Raw records
----------------

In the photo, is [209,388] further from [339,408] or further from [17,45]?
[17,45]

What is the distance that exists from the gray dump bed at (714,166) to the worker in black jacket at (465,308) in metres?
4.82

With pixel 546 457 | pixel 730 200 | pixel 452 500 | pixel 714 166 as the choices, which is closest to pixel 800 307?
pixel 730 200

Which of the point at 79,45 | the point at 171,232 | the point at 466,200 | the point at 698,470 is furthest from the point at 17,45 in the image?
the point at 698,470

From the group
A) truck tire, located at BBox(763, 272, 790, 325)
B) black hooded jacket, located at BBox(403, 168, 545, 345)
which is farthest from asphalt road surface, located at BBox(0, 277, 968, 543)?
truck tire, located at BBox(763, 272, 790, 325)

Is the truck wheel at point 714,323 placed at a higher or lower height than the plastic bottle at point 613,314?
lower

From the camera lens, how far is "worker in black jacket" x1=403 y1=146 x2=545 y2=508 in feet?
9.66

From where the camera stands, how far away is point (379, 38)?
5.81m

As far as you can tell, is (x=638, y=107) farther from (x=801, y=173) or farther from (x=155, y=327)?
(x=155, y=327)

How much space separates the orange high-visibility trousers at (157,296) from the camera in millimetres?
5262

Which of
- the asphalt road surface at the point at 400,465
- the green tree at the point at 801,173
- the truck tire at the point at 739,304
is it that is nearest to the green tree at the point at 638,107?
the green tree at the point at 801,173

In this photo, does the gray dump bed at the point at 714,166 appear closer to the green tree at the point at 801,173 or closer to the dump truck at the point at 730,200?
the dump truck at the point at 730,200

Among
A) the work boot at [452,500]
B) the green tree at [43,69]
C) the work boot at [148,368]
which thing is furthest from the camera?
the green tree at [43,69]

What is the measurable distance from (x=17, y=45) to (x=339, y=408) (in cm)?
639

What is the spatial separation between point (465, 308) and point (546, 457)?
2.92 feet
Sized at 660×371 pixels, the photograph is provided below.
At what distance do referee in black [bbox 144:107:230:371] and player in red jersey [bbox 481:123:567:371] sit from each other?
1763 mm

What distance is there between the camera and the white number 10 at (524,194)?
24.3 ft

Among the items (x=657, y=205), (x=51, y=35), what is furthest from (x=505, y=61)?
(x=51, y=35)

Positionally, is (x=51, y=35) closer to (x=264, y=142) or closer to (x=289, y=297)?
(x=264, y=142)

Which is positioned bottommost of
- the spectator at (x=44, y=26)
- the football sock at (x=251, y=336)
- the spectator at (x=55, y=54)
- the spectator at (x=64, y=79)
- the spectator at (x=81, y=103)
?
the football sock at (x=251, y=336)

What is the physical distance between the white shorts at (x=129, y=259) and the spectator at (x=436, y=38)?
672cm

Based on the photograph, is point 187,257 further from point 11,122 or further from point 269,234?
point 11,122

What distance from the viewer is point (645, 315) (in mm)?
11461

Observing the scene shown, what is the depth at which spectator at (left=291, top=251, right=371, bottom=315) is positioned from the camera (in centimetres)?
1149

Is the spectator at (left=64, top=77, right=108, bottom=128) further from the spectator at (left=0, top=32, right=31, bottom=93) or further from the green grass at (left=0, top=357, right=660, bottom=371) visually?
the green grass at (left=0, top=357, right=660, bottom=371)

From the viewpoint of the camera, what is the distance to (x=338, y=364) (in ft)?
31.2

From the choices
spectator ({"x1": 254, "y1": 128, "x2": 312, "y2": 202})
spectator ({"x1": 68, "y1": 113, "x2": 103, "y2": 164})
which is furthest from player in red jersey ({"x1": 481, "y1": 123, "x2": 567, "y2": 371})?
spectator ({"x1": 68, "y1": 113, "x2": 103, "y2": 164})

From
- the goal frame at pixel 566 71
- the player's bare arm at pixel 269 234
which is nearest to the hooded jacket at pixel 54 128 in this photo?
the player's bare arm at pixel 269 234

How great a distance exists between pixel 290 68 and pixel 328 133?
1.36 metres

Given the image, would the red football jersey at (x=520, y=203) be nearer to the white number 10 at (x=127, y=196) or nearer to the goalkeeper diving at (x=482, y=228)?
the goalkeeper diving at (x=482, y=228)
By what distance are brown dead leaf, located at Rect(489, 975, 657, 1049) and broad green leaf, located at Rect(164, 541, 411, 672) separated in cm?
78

----------------

WRITTEN PROBLEM> Can you turn all of the data above into a numbered list, one line per number, with the blank lines left out?

TASK RESULT>
1. In the photo, is [209,388] further from [339,408] or further from [17,45]?
2. [17,45]
3. What is the distance that exists from the gray dump bed at (714,166) to the worker in black jacket at (465,308) in metres?
4. 4.82
5. With pixel 546 457 | pixel 730 200 | pixel 452 500 | pixel 714 166 as the choices, which is closest to pixel 800 307?
6. pixel 730 200
7. Which of the point at 79,45 | the point at 171,232 | the point at 466,200 | the point at 698,470 is furthest from the point at 17,45 in the image?
8. the point at 698,470
9. From the group
10. A) truck tire, located at BBox(763, 272, 790, 325)
11. B) black hooded jacket, located at BBox(403, 168, 545, 345)
12. which is farthest from asphalt road surface, located at BBox(0, 277, 968, 543)?
13. truck tire, located at BBox(763, 272, 790, 325)
14. Is the truck wheel at point 714,323 placed at a higher or lower height than the plastic bottle at point 613,314?
15. lower
16. From the camera lens, how far is "worker in black jacket" x1=403 y1=146 x2=545 y2=508 in feet?
17. 9.66
18. From where the camera stands, how far away is point (379, 38)?
19. 5.81m
20. As far as you can tell, is (x=638, y=107) farther from (x=801, y=173) or farther from (x=155, y=327)?
21. (x=155, y=327)
22. How much space separates the orange high-visibility trousers at (157,296) from the camera in millimetres?
23. 5262
24. Which of
25. - the asphalt road surface at the point at 400,465
26. - the green tree at the point at 801,173
27. - the truck tire at the point at 739,304
28. is it that is nearest to the green tree at the point at 638,107?
29. the green tree at the point at 801,173
30. In this photo, does the gray dump bed at the point at 714,166 appear closer to the green tree at the point at 801,173 or closer to the dump truck at the point at 730,200?
31. the dump truck at the point at 730,200
32. Among
33. A) the work boot at [452,500]
34. B) the green tree at [43,69]
35. C) the work boot at [148,368]
36. which thing is furthest from the camera?
37. the green tree at [43,69]
38. What is the measurable distance from (x=17, y=45) to (x=339, y=408) (in cm)?
39. 639
40. What is the spatial separation between point (465, 308) and point (546, 457)?
41. 2.92 feet
42. Sized at 660×371 pixels, the photograph is provided below.
43. At what distance do referee in black [bbox 144:107:230:371] and player in red jersey [bbox 481:123:567:371] sit from each other?
44. 1763 mm
45. What distance is there between the camera and the white number 10 at (524,194)?
46. 24.3 ft
47. Among the items (x=657, y=205), (x=51, y=35), what is furthest from (x=505, y=61)?
48. (x=51, y=35)
49. Positionally, is (x=51, y=35) closer to (x=264, y=142) or closer to (x=289, y=297)?
50. (x=264, y=142)
51. Which is positioned bottommost of
52. - the spectator at (x=44, y=26)
53. - the football sock at (x=251, y=336)
54. - the spectator at (x=55, y=54)
55. - the spectator at (x=64, y=79)
56. - the spectator at (x=81, y=103)
57. ?
58. the football sock at (x=251, y=336)
59. What is the physical distance between the white shorts at (x=129, y=259) and the spectator at (x=436, y=38)?
60. 672cm
61. Based on the photograph, is point 187,257 further from point 11,122 or further from point 269,234?
62. point 11,122
63. What distance from the viewer is point (645, 315) (in mm)?
64. 11461
65. Observing the scene shown, what is the depth at which spectator at (left=291, top=251, right=371, bottom=315) is positioned from the camera (in centimetres)?
66. 1149
67. Is the spectator at (left=64, top=77, right=108, bottom=128) further from the spectator at (left=0, top=32, right=31, bottom=93) or further from the green grass at (left=0, top=357, right=660, bottom=371) visually?
68. the green grass at (left=0, top=357, right=660, bottom=371)
69. From the viewpoint of the camera, what is the distance to (x=338, y=364) (in ft)?
70. 31.2
71. From the choices
72. spectator ({"x1": 254, "y1": 128, "x2": 312, "y2": 202})
73. spectator ({"x1": 68, "y1": 113, "x2": 103, "y2": 164})
74. which is furthest from player in red jersey ({"x1": 481, "y1": 123, "x2": 567, "y2": 371})?
75. spectator ({"x1": 68, "y1": 113, "x2": 103, "y2": 164})
76. From
77. - the goal frame at pixel 566 71
78. - the player's bare arm at pixel 269 234
79. which is nearest to the hooded jacket at pixel 54 128 in this photo?
80. the player's bare arm at pixel 269 234
81. How great a distance exists between pixel 290 68 and pixel 328 133?
82. 1.36 metres
83. Given the image, would the red football jersey at (x=520, y=203) be nearer to the white number 10 at (x=127, y=196) or nearer to the goalkeeper diving at (x=482, y=228)?
84. the goalkeeper diving at (x=482, y=228)
85. By what distance are brown dead leaf, located at Rect(489, 975, 657, 1049) and broad green leaf, located at Rect(164, 541, 411, 672) separated in cm?
86. 78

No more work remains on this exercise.